Mother ‘devastated' to be told her young son's hip operation was not necessary after all

Irish Times15-05-2025

A woman whose non-verbal son received hip surgery in a Dublin hospital in 2023 said she was 'devastated' to be told three weeks ago the operation was not necessary.
The mother, who does not want to be named, is the latest to speak out in advance of the publication soon of an independent review into hip surgeries in children.
In all, 2,259 families of
children who received hip surgery
over a 15-year period have received letters in advance of the publication of the audit on unnecessary surgeries.
The review, announced last July, is looking at a random, anonymised sample of developmental dysplasia of the hip (DDH) surgeries, between 2021 and 2023, at
Children's Health Ireland (CHI)
hospital sites as well as at the
National Orthopaedic Hospital, Cappagh
(NOHC).
READ MORE
It has been examining whether the criteria used for surgical intervention varied between the three hospitals and if surgery was required in all cases.
The mother, from the west of Ireland, said her son, who is now aged six and has special needs, was identified as having one leg that was slightly longer than the other when he was a baby.
He was referred to Temple Street hospital in Dublin when he was six months old, where a pelvic X-ray was carried out. Following this, the surgeon told the family the child had DDH and would require monitoring.
The mother said she was surprised by this as they had been told by clinicians in their local hospital that there was no problem with his hips.
A further X-ray was carried out in January 2023, at which point the mother said: 'We were told the left hip hadn't developed and surgery would be required. The right wasn't as bad, but they were going to do both.'
Six months later, the child had surgery on his left hip in the NOHC in June 2023 when he was aged four. The mother said the surgeons 'decided in the theatre the right hip was fine'.
The mother attended Temple Street hospital three weeks ago when she asked a different orthopaedic surgeon to review the X-ray taken of her son six months before his operation.
'He said his hips were fine. And I asked if he would have done the surgery, and he said no he would not have,' she said.
The woman said a memory that was now 'burned into my brain' came soon after the surgery when her son tried to use the bathroom by himself.
'My child, who is non-verbal, was crawling across the floor to use the toilet because he can't tell us that he needs to use it and he doesn't know what's happened to him,' she said.

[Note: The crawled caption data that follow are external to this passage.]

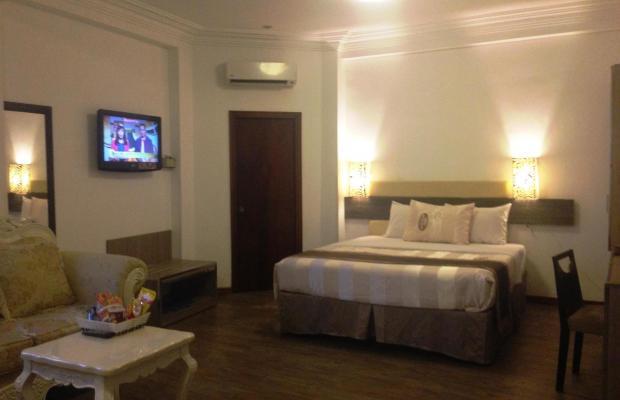 фотографии отеля Boss 3 Hotel изображение №3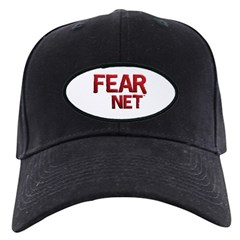 FEARnet - Black Cap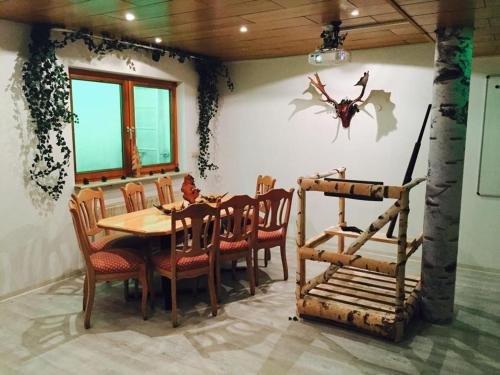 Hotel & Restaurant Zum Reussenstein - фото 10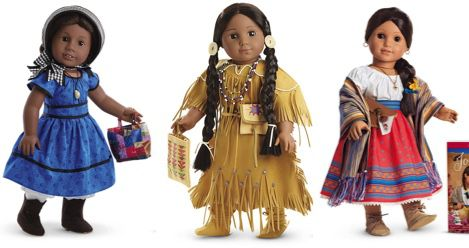 American Girl Dolls product images feature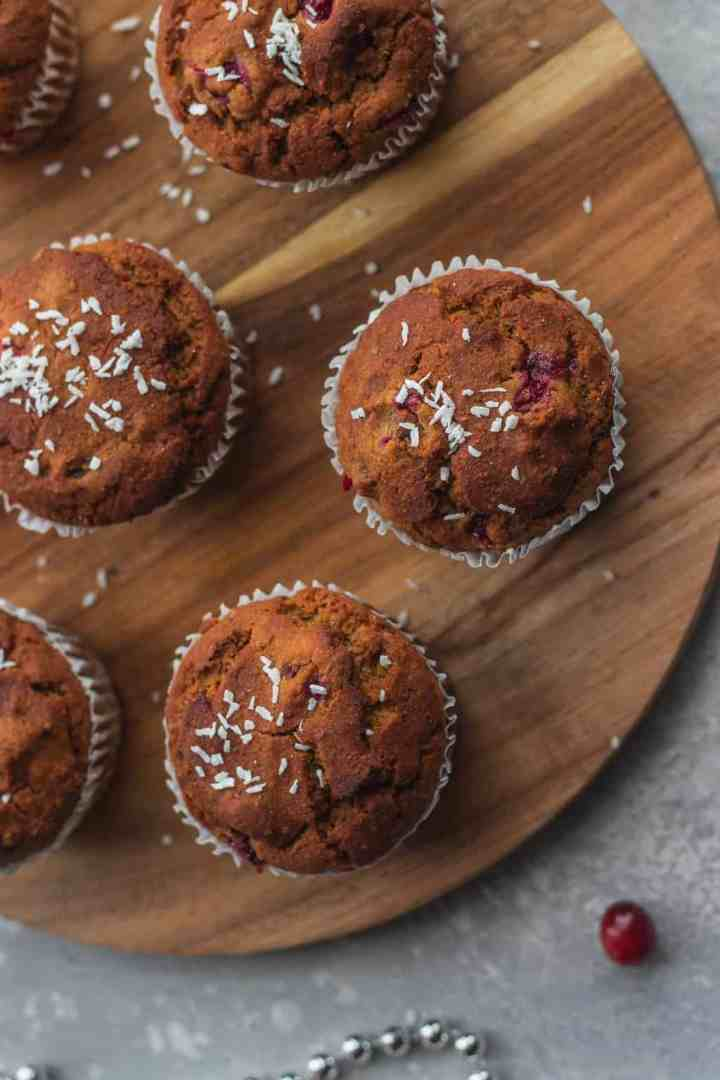 Gluten-free vegan Cranberry Orange Muffins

'To hear now that it was unnecessary is devastating. Absolutely devastating. We trusted what we were told and why wouldn't you trust it?

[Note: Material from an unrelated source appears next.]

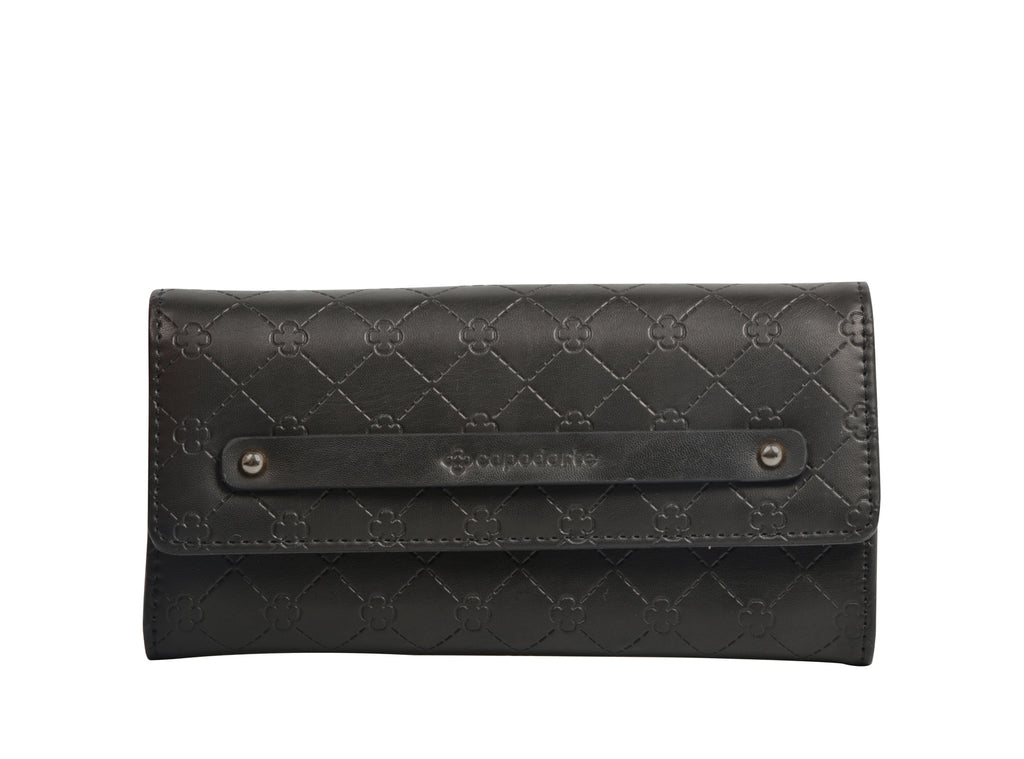 Juliette Wallet - Black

'The guilt as a parent is overwhelming. We're supposed to protect our kids. These are real kids, and it [the surgery] has a massive impact.'
NOHC was contacted for comment.
In a statement on Wednesday evening, CHI said it wrote to 1,757 parents of children and young people who underwent any type of hip surgery for DDH in its hospitals, dating back to 2010.
Furthermore, NOHC wrote to 502 parents of patients who underwent DDH surgery in the hospital, and this group of patients will continue to be monitored to skeletal maturity.
'We recognise the concerns of our patients' families and are committed to expediting the audit process, publishing the findings and implementing any required actions. When the audit is complete, we will prioritise open and transparent communication with our patient families,' the statement said.
A spokesman for Minister for Health
Jennifer Carroll MacNeill
said she noted the publication of the number of letters sent by CHI and NOHC
'The minister is very conscious of the concern that will be felt by all patients and families affected,' the spokesman said.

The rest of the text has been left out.